Fanfare in Popular Culture
- Copland's Fanfare was reincarnated in 1977 by British rock band Emerson, Lake & Palmer on the album Works Volume I. It became one of the band's biggest hits when an edited version was released as a single that year. Keith Emerson had long been an admirer of Copland's Americana style, previously using Copland's Hoedown on the band's Trilogy album in 1972.
- An excerpt of Fanfare for the Common Man also opens the Rolling Stones album Love You Live (1977), as it was used to open the 1976 concert tour supporting the Black and Blue album.
- The American rock band Styx has also used the Copland piece. Their 1972 self-titled debut album opens with a suite called Movement for the Common Man. The third section of the suite, titled Fanfare for the Common Man, is loosely based on the Copland original.
- Additionally, the rock band Asia (which shares the drummer Carl Palmer from Emerson, Lake & Palmer) often plays a variation of Fanfare during their live shows. Different versions have appeared on various live Asia albums over the years as well.
- The Woody Herman Orchestra was known for closing their performances with a jazz rendition of Fanfare for the Common Man.

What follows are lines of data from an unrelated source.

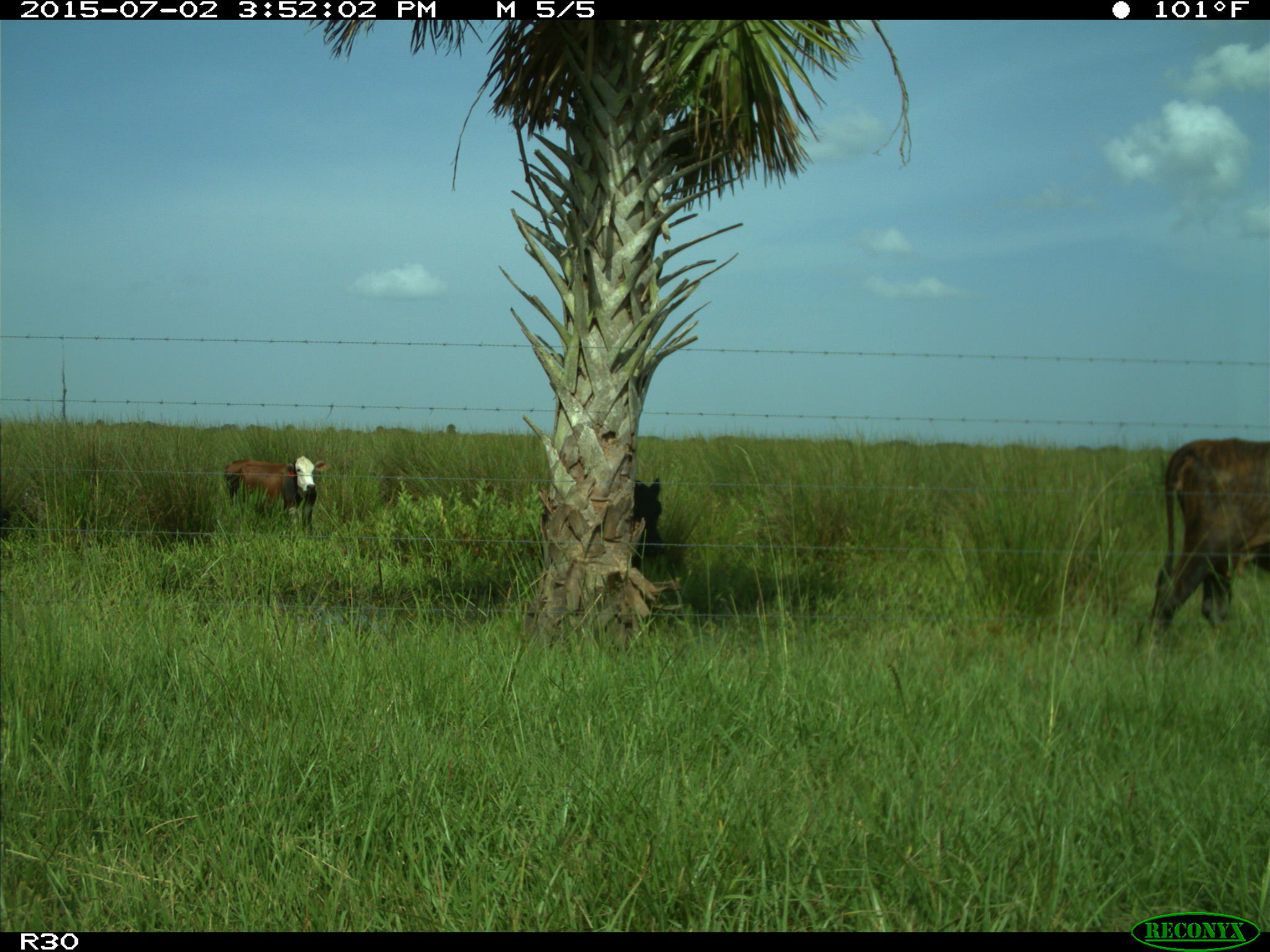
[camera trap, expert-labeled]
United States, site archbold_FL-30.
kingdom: Animalia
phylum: Chordata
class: Mammalia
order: Artiodactyla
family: Bovidae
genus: Bos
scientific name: Bos taurus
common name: domestic cow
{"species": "Bos taurus (domestic cow)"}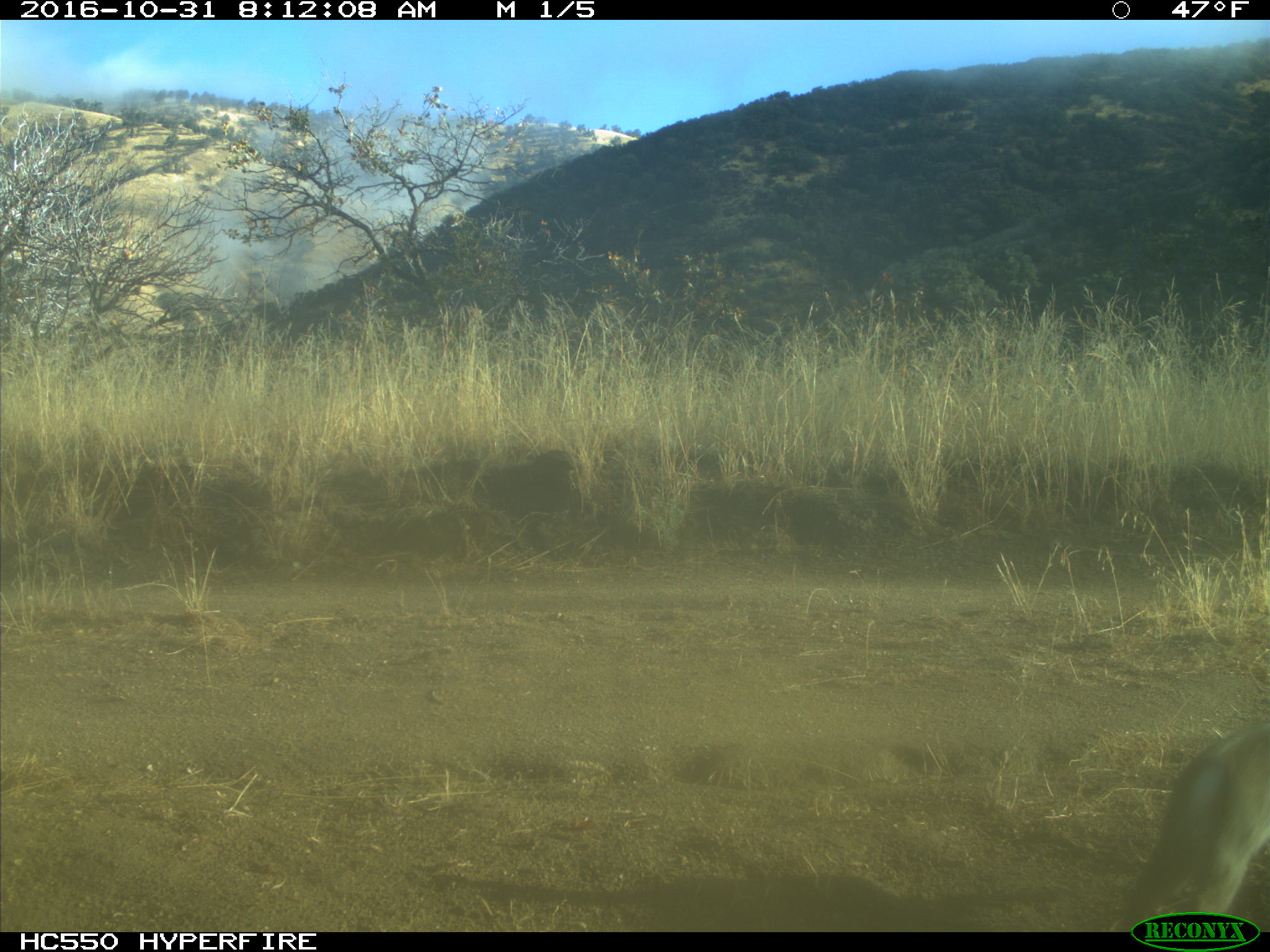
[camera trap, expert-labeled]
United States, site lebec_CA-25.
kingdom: Animalia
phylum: Chordata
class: Mammalia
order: Lagomorpha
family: Leporidae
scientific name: Leporidae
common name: rabbits and hares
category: unidentified rabbit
Unidentified rabbit (rabbits and hares) (Leporidae).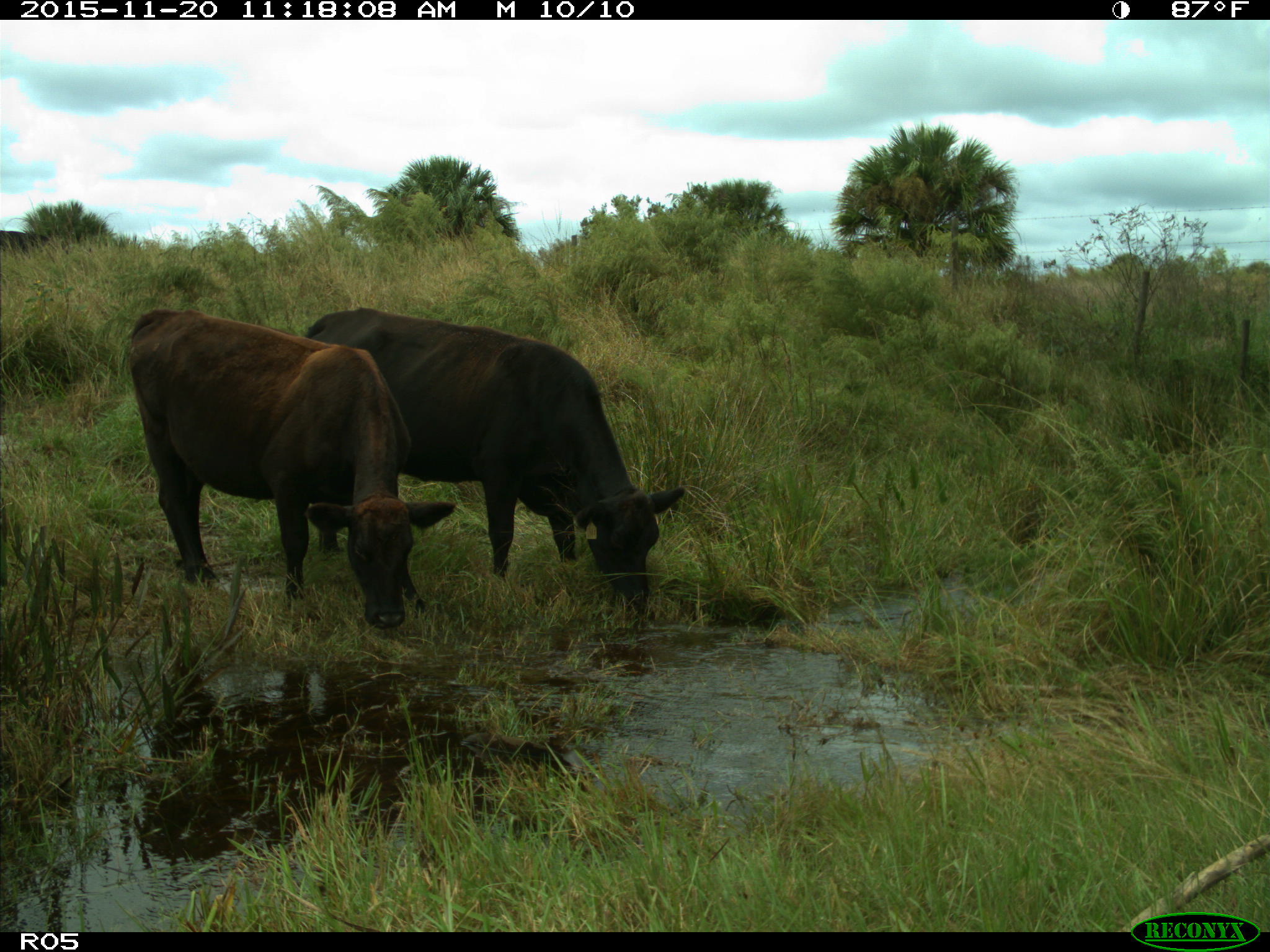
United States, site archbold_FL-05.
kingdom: Animalia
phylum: Chordata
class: Mammalia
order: Artiodactyla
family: Bovidae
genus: Bos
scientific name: Bos taurus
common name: domestic cow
Bos taurus (domestic cow).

- Fanfare has found much use as a theme for television programs. In the United States of America, the Fanfare for the Common Man was the opening theme song for ABC's Wide World of Sports.
- In Mexico, it was the main title song of TV Azteca TV sport program DeporTV.
- In Scotland, the BBC used it as the theme to their main news program Reporting Scotland in the late 1970s and early 1980s.
- The Australian television network Seven Network used it for many years as the theme music for Seven Sport broadcasts.
- A late 1970s Canadian television series called "Titans" used Fanfare as its opening theme music.
- In the mid-1990s, the song was used as background music in United States Navy recruitment advertisements.
- The Free Beer and Hot Wings Show uses a loop of the first phrase during their "Dumber Than (Eric) Zane" segment.
- When a metro train in Montreal starts, it produces the same three notes as the beginning of the piece.
- It is also played when Oldham Athletic FC come onto the pitch.
Aaron Copland was an American composer of concert and film music, as well as an accomplished pianist. Instrumental in forging a distinctly American style of composition, he was widely known as “the dean of American composers.” Copland's music achieved a difficult balance between modern music and American folk styles, and the open, slowly changing harmonies of many of his works are said to evoke the vast American landscape. His most famous pieces include Rodeo, Piano Variations, Our Town, Hoedown, Billy the Kid, The Red Pony, Third Syphony and Appalachian Spring.
Copland's my favorite composer - and Wikipedia is my favorite source of quick facts (which is where I lifted every bit of this information from).